We conducted our audit in accordance with the standards of the Public Company Accounting Oversight Board (United States).
Those standards require that we plan and perform the audit to obtain reasonable assurance about whether effective internal control over
financial reporting was maintained in all material respects. Our audit included obtaining an understanding of internal control over
financial reporting, assessing the risk that a material weakness exists, and testing and evaluating the design and operating effectiveness of
internal control based on the assessed risk. Our audit also included performing such other procedures as we considered necessary in the
circumstances. We believe that our audit provides a reasonable basis for our opinion.

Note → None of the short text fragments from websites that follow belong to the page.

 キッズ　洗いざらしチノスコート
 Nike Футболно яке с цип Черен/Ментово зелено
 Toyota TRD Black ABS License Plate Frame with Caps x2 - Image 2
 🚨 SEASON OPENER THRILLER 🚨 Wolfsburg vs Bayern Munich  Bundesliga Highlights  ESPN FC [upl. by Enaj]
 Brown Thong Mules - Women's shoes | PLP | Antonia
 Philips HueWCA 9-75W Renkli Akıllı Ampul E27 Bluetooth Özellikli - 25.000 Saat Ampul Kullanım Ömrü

A company’s internal control over financial reporting is a process designed to provide reasonable assurance regarding the reliability
of financial reporting and the preparation of financial statements for external purposes in accordance with generally accepted accounting
principles. A company’s internal control over financial reporting includes those policies and procedures that (1) pertain to the maintenance
of records that, in reasonable detail, accurately and fairly reflect the transactions and dispositions of the assets of the company;
(2) provide reasonable assurance that transactions are recorded as necessary to permit preparation of financial statements in accordance
with generally accepted accounting principles, and that receipts and expenditures of the company are being made only in accordance with
authorizations of management and directors of the company; and (3) provide reasonable assurance regarding prevention or timely
detection of unauthorized acquisition, use, or disposition of the company’s assets that could have a material effect on the financial
statements.
Because of its inherent limitations, internal control over financial reporting may not prevent or detect misstatements. Also,
projections of any evaluation of effectiveness to future periods are subject to the risk that controls may become inadequate because of
changes in conditions, or that the degree of compliance with the policies or procedures may deteriorate.

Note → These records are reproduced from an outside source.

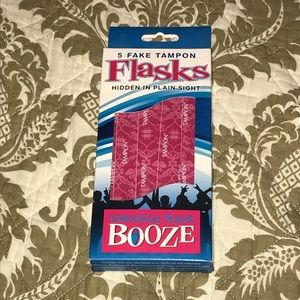 Gag gift! New flasks disguised as Tampons!! Very smart idea!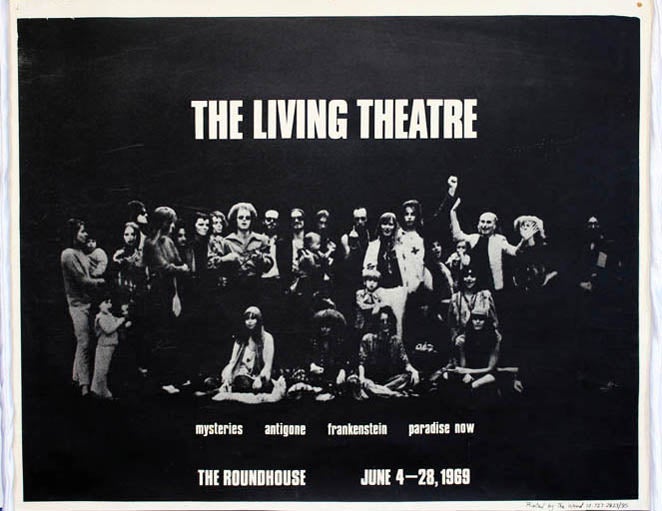Item #39057 THE LIVING THEATRE AT THE ROUNDHOUSE.
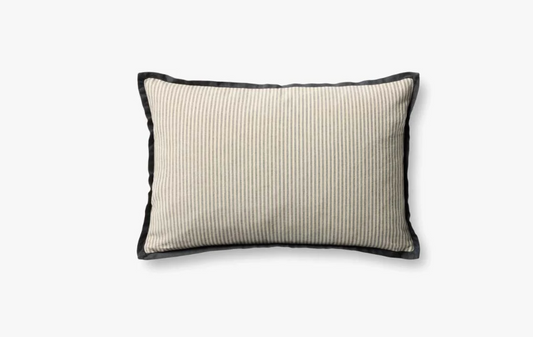 Sullivan Natural Black Pillow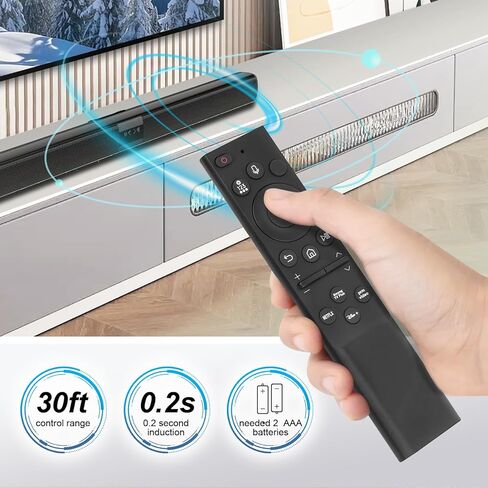 BN59-01386A BN59-01386B Voice Replacement Remote Control fit for Samsung Crystal UHD Smart TV UN43CU7000FXZA UN50CU7000FXZA UN55CU7000FXZA UN58CU7000FXZA UN70CU7000FXZA UN85CU7000FXZA UN65CU7000FXZA in Kuwait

A material weakness is a deficiency, or a combination of deficiencies, in internal control over financial reporting, such that there is a
reasonable possibility that a material misstatement of the company’s annual or interim financial statements will not be prevented or
detected on a timely basis. The following material weakness has been identified and included in management’s assessment: management
oversight and review procedures designed to monitor the effectiveness of control activities in the northern New England division were
ineffective. We also have audited, in accordance with the standards of the Public Company Accounting Oversight Board (United States),
the consolidated balance sheets of FairPoint Communications, Inc. and subsidiaries as of December 31, 2007 and 2006, and the related
consolidated statements of operations, stockholders’ equity (deficit), comprehensive (loss) income, and cash flows for each of the years
in the three-year period ended December 31, 2007. This material weakness was considered in determining the nature, timing, and extent of
audit tests applied in our audit of the 2007 consolidated financial statements, and this report does not affect our report dated February 28,
2008, which expressed an unqualified opinion on those consolidated financial statements.